**REQUIRED WORK**
Go through the data below and return each line where the string "images" occurs.

[Source records]
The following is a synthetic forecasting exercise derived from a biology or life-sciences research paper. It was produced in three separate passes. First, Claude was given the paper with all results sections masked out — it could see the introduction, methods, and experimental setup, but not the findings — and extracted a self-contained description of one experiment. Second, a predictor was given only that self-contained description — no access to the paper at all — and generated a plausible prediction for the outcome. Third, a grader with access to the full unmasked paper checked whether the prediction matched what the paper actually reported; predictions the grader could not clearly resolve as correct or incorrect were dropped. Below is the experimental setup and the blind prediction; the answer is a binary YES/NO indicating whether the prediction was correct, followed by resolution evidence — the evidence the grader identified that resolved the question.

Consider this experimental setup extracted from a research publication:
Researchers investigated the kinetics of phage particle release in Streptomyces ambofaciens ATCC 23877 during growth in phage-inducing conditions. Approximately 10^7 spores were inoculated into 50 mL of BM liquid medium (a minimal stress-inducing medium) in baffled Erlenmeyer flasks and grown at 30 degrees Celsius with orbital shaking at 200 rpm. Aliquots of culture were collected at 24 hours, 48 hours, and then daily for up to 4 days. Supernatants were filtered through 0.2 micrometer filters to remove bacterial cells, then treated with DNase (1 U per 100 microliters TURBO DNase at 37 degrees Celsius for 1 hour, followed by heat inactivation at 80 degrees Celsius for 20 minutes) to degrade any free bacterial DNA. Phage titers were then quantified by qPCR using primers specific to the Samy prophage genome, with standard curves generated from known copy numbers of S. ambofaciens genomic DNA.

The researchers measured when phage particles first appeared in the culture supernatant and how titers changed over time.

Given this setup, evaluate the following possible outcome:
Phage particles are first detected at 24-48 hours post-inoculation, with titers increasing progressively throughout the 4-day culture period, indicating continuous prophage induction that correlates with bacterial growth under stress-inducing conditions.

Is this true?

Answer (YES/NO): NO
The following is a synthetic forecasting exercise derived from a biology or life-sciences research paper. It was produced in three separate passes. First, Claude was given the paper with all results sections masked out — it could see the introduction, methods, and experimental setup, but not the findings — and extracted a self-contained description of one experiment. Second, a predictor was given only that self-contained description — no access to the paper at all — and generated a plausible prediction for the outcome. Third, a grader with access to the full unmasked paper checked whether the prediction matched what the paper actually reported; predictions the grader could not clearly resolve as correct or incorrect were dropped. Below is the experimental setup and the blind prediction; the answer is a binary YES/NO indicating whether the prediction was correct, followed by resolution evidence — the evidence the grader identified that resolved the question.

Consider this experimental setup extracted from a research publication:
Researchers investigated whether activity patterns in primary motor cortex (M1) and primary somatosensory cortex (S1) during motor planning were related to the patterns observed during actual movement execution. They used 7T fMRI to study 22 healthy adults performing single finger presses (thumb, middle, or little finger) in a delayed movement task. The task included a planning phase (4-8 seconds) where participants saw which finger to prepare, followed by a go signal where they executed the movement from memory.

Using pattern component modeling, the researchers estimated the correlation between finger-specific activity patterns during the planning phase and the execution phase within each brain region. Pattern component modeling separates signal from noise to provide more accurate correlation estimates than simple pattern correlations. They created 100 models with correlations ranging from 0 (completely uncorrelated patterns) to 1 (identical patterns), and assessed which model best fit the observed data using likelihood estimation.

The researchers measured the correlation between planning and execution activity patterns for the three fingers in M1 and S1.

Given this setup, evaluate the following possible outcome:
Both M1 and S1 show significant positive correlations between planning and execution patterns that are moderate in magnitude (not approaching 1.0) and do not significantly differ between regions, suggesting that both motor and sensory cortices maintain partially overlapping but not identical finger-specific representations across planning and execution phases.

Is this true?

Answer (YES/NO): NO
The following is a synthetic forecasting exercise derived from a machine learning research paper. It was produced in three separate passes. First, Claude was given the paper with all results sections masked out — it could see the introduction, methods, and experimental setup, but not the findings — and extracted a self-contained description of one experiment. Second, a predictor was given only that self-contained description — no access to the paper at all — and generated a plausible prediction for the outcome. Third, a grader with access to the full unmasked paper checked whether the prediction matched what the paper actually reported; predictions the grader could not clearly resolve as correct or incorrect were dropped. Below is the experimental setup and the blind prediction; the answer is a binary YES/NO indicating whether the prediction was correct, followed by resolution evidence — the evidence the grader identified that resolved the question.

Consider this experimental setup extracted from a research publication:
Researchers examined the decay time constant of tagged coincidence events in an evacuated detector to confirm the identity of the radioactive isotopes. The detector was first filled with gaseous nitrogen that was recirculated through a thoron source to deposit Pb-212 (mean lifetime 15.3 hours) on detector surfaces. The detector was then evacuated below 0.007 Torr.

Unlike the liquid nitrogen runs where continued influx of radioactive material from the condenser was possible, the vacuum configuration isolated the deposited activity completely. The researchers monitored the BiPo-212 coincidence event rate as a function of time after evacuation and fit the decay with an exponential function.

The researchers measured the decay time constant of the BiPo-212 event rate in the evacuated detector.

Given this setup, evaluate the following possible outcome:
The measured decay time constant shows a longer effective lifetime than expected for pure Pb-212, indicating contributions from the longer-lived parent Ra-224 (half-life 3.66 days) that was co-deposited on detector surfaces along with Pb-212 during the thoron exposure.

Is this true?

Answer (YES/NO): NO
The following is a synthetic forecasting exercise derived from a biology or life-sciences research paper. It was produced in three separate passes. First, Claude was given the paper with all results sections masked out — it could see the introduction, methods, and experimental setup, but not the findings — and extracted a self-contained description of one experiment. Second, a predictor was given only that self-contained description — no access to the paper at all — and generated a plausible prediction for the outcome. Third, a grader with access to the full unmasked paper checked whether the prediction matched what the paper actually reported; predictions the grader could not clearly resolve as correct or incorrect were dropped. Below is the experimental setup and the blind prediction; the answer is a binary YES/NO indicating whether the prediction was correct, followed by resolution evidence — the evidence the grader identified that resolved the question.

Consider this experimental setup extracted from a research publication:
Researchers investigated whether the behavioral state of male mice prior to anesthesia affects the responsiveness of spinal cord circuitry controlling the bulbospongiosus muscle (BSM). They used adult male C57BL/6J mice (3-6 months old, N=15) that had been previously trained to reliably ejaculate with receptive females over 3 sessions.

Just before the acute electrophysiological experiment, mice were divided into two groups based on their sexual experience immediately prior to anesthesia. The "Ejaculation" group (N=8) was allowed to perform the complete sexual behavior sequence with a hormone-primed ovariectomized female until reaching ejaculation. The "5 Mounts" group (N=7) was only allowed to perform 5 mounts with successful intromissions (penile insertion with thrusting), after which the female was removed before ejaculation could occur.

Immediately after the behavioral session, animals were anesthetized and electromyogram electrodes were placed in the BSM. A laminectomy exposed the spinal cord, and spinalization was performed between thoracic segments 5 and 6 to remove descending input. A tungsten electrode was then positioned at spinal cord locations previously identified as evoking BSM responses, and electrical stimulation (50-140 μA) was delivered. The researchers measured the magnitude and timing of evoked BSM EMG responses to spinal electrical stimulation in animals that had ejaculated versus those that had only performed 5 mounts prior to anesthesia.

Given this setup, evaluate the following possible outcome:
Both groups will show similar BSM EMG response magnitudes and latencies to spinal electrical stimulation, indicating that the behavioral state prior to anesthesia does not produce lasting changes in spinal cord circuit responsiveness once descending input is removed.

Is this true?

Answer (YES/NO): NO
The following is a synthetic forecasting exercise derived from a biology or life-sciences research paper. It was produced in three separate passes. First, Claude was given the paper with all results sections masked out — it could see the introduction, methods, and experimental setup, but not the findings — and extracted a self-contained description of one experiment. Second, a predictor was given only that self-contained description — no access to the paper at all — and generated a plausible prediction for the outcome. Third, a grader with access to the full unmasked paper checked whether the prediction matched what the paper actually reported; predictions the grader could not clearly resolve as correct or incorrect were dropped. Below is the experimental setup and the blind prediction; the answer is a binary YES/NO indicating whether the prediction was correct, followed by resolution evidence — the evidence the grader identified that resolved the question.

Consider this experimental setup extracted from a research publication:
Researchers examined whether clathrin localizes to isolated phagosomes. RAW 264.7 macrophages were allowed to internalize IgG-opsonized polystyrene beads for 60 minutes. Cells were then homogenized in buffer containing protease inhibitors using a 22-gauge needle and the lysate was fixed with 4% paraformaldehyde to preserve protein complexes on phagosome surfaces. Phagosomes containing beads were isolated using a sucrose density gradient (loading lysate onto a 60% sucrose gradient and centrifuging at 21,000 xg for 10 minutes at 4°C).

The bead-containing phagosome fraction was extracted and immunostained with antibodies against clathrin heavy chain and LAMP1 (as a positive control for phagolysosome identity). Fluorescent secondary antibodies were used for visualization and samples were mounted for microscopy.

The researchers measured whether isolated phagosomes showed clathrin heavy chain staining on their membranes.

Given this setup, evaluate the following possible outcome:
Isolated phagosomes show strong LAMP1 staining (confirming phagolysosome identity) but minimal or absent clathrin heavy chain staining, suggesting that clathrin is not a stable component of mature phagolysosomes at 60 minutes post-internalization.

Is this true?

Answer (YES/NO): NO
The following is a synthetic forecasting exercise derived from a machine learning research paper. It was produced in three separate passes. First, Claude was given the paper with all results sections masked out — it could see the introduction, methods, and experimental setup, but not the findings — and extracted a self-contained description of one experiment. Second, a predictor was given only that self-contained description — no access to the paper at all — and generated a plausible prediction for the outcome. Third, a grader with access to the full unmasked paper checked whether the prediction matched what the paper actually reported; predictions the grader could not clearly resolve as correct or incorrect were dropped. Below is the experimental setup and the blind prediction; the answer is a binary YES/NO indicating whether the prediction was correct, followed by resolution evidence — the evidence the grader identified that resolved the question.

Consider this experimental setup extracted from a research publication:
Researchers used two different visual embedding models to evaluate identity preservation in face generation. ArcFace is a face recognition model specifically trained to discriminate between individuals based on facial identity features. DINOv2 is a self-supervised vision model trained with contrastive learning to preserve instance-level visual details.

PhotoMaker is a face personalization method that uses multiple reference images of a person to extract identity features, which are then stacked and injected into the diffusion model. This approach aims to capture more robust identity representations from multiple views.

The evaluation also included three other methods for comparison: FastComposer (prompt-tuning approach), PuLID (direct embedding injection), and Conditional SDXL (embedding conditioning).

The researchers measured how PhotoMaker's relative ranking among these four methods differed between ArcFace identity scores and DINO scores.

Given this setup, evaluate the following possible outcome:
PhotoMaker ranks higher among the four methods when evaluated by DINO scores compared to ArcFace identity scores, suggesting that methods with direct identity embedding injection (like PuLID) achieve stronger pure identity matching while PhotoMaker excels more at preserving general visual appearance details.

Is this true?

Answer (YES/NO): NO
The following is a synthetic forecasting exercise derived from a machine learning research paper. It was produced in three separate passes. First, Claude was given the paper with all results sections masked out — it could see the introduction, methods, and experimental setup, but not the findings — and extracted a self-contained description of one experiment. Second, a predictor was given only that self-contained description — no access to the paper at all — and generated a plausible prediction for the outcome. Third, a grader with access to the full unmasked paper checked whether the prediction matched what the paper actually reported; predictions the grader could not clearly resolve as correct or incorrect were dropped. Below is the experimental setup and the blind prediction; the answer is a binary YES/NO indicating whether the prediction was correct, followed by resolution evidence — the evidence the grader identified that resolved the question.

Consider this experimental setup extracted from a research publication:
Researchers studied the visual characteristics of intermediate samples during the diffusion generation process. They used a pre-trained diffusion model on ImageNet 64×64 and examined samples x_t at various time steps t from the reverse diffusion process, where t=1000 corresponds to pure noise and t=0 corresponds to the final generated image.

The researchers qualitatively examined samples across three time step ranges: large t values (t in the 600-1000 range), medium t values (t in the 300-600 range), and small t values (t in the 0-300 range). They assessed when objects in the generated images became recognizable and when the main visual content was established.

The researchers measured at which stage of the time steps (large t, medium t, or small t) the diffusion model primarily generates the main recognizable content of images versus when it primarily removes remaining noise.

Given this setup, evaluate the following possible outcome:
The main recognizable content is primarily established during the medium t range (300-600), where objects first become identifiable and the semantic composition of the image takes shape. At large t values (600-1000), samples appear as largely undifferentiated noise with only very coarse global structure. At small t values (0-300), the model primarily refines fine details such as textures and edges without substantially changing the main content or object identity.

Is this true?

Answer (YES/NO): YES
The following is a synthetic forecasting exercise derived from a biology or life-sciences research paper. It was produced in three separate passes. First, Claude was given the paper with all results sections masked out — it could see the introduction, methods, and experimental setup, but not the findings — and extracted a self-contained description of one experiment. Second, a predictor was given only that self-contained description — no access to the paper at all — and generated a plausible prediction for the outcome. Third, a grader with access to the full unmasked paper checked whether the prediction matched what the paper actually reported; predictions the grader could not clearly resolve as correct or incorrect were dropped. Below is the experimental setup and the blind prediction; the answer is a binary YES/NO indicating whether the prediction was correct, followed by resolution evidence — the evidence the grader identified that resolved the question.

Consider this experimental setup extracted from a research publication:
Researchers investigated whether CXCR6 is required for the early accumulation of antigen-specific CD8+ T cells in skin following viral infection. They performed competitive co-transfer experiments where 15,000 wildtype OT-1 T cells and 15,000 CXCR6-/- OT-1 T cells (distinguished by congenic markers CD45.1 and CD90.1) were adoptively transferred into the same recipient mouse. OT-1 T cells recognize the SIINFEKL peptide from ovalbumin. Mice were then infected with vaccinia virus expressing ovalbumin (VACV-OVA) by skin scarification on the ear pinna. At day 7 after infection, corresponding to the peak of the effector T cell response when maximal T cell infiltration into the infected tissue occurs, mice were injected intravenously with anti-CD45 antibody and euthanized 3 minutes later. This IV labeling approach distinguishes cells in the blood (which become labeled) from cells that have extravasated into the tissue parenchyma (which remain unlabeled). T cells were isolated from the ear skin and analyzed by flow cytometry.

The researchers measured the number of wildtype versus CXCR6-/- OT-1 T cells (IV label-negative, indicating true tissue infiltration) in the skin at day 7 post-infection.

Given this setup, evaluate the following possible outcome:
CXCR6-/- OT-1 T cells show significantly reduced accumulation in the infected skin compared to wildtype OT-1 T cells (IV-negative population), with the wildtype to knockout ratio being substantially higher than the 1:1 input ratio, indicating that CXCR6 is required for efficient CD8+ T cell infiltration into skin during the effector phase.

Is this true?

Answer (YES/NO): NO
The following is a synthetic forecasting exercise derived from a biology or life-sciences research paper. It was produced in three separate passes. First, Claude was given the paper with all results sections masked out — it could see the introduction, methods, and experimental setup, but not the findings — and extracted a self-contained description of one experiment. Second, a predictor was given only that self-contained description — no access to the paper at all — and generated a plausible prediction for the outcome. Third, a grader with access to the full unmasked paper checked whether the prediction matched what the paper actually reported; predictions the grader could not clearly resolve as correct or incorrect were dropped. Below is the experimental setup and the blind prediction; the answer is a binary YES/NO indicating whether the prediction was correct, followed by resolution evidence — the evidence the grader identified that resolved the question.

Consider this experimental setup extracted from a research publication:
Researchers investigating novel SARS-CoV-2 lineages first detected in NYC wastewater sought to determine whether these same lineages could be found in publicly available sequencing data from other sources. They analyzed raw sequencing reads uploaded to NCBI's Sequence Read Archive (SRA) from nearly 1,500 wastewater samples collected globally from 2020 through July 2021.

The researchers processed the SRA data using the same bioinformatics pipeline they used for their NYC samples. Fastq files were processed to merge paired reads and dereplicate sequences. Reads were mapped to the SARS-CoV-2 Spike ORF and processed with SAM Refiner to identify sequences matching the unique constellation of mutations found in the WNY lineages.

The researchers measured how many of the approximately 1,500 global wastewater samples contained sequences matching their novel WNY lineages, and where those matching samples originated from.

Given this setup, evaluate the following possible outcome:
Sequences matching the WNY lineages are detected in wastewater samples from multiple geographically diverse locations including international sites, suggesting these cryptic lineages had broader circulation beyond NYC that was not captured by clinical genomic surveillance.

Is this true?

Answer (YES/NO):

**WRITTEN ANSWER**
PhotoMaker is a face personalization method that uses multiple reference images of a person to extract identity features, which are then stacked and injected into the diffusion model. This approach aims to capture more robust identity representations from multiple views.
The researchers qualitatively examined samples across three time step ranges: large t values (t in the 600-1000 range), medium t values (t in the 300-600 range), and small t values (t in the 0-300 range). They assessed when objects in the generated images became recognizable and when the main visual content was established.
The researchers measured at which stage of the time steps (large t, medium t, or small t) the diffusion model primarily generates the main recognizable content of images versus when it primarily removes remaining noise.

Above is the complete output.